What the UPW needed at its helm during his tenure was not a gentleman, however, but a fighter. This was never more so than during the great strike of 1971. The union had put in a claim for £3 a week, between 15-20%, and management had offered 8%. It was debatable whether an all out strike was the best tactic, given that the union, not the most militant at the time, was the first to take on a newly elected Tory Government committed to beating down such challenges. Having embarked on such action, however, the strike should have been conducted in the most ruthless and determined manner possible. Instead, many members at the time thought they were fighting with one arm tied behind their backs.

Instead of gradually building up the action to increase its effect, the day before the strike started, all offices were cleared of mail so there was no backlog. Nothing was done to picket out telephonists, the real key to the dispute, who chose to scab. Having run out of money, the union was forced to call a halt after 7 weeks. In the end they settled for no more than they were offered at the start.

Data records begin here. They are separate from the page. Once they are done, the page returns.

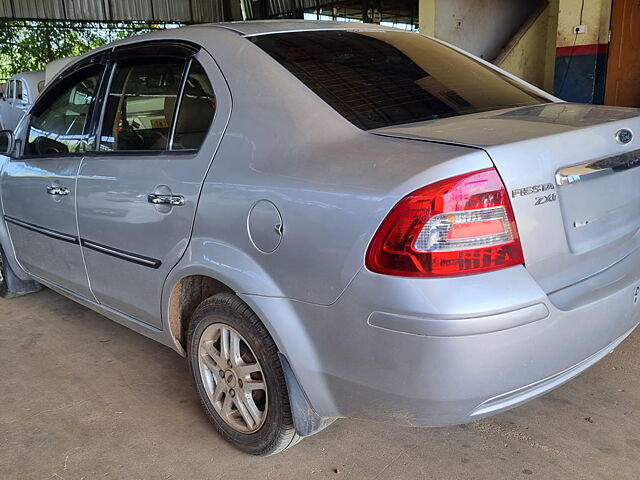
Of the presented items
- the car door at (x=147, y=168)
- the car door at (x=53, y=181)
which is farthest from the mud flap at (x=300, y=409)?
the car door at (x=53, y=181)

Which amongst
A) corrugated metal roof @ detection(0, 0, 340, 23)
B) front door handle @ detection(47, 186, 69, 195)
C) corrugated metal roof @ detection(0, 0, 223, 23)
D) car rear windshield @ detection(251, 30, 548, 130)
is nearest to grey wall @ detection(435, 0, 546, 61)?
corrugated metal roof @ detection(0, 0, 340, 23)

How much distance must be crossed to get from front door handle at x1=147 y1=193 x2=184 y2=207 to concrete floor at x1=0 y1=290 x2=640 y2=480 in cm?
100

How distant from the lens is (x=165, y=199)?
2318mm

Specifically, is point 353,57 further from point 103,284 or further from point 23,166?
point 23,166

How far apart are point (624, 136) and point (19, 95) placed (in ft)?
46.6

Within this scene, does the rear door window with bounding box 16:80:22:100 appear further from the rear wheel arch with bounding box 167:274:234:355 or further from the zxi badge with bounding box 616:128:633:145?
the zxi badge with bounding box 616:128:633:145

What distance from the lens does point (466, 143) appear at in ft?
5.54

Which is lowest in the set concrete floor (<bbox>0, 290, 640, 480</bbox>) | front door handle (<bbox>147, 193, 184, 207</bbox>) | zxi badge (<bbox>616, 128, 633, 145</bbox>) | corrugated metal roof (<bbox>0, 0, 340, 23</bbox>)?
concrete floor (<bbox>0, 290, 640, 480</bbox>)

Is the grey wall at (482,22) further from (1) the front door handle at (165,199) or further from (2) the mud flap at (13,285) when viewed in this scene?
(1) the front door handle at (165,199)

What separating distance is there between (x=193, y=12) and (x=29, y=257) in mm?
18810

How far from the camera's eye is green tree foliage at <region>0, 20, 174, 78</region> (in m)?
19.9

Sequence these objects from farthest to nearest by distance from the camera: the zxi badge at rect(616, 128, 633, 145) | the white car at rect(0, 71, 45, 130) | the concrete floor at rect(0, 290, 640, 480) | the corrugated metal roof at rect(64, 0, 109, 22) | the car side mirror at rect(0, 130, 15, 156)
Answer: the corrugated metal roof at rect(64, 0, 109, 22)
the white car at rect(0, 71, 45, 130)
the car side mirror at rect(0, 130, 15, 156)
the concrete floor at rect(0, 290, 640, 480)
the zxi badge at rect(616, 128, 633, 145)

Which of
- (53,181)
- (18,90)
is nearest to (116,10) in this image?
(18,90)

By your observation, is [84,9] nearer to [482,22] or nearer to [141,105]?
[482,22]
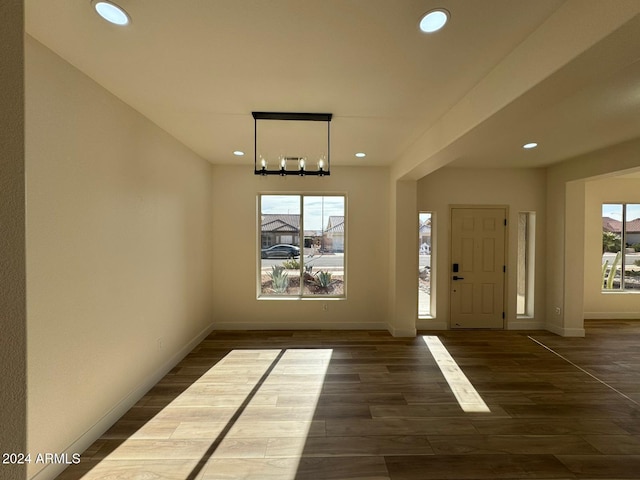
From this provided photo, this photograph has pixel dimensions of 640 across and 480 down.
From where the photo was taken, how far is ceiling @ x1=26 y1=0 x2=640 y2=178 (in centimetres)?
140

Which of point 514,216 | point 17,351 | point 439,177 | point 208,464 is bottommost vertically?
point 208,464

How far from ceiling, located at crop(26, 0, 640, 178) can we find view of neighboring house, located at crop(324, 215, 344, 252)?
6.87ft

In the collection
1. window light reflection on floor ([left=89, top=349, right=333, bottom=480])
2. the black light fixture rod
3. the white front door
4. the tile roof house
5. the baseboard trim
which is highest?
the black light fixture rod

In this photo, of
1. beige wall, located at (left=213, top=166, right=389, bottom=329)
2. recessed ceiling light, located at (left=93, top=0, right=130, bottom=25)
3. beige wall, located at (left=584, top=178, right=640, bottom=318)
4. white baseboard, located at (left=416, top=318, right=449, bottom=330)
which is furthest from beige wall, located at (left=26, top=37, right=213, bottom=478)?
beige wall, located at (left=584, top=178, right=640, bottom=318)

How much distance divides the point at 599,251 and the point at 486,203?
9.10 ft

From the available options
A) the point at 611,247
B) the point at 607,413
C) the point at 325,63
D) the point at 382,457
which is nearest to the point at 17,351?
the point at 325,63

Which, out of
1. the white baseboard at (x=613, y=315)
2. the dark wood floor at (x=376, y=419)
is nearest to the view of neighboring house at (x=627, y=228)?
the white baseboard at (x=613, y=315)

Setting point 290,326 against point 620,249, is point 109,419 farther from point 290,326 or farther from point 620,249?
point 620,249

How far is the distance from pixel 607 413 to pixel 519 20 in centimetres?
342

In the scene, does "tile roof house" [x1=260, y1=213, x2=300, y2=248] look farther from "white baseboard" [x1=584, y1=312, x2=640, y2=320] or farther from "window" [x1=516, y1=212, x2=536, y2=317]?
"white baseboard" [x1=584, y1=312, x2=640, y2=320]

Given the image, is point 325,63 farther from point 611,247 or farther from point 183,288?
point 611,247

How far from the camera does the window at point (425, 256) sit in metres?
4.98

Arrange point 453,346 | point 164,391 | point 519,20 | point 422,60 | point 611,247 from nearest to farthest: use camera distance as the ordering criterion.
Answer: point 519,20 → point 422,60 → point 164,391 → point 453,346 → point 611,247

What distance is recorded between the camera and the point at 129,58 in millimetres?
1861
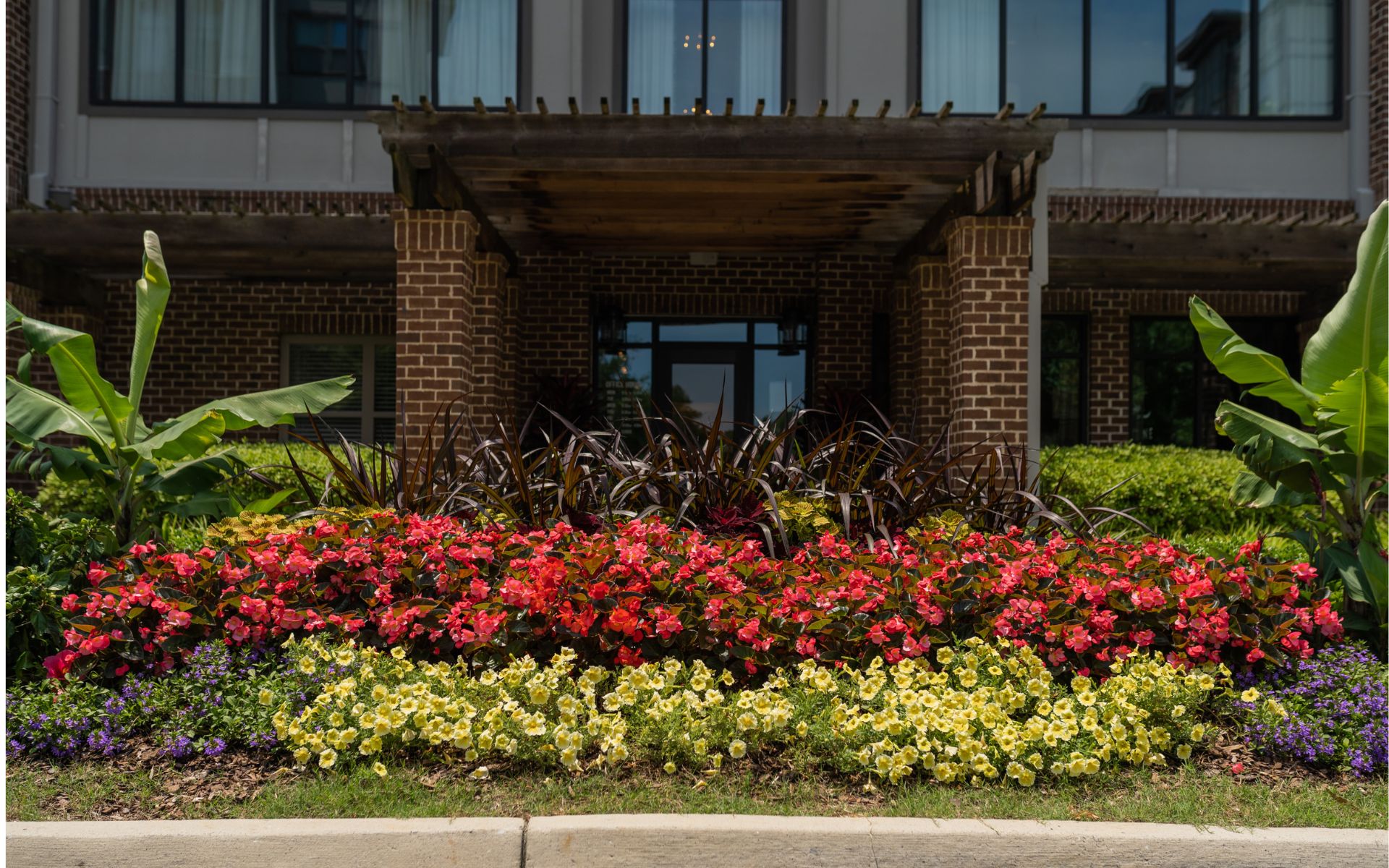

Tom Jackson wasn't a bad person and there was never any doubting his commitment to his members. But his essentially right wing politics and his total acceptance of the bureaucratic way of running a trade union caused him to lead the union in a direction virtually the opposite of all others.

This helps to explain the paradox of why we lost in the 1970s when everybody else was winning and why the position was reversed in the 1980s and 90s.

After the failure of 1971 the union almost ceased to exist as a national union in the eyes of the members. Terms and conditions were sorted out locally. The basic wage became irrelevant in many areas as deals to earn overtime without having to really work it became commonplace.

As a rank and file militant, Tom Jackson had as little relevance to me as to his other television viewers. In a strange way that he never intended, this built up the shop-floor militancy that the Tories never managed to deal with because there was no head to chop off. The downside was that it took 15 years before the union had the courage to call a national dispute again.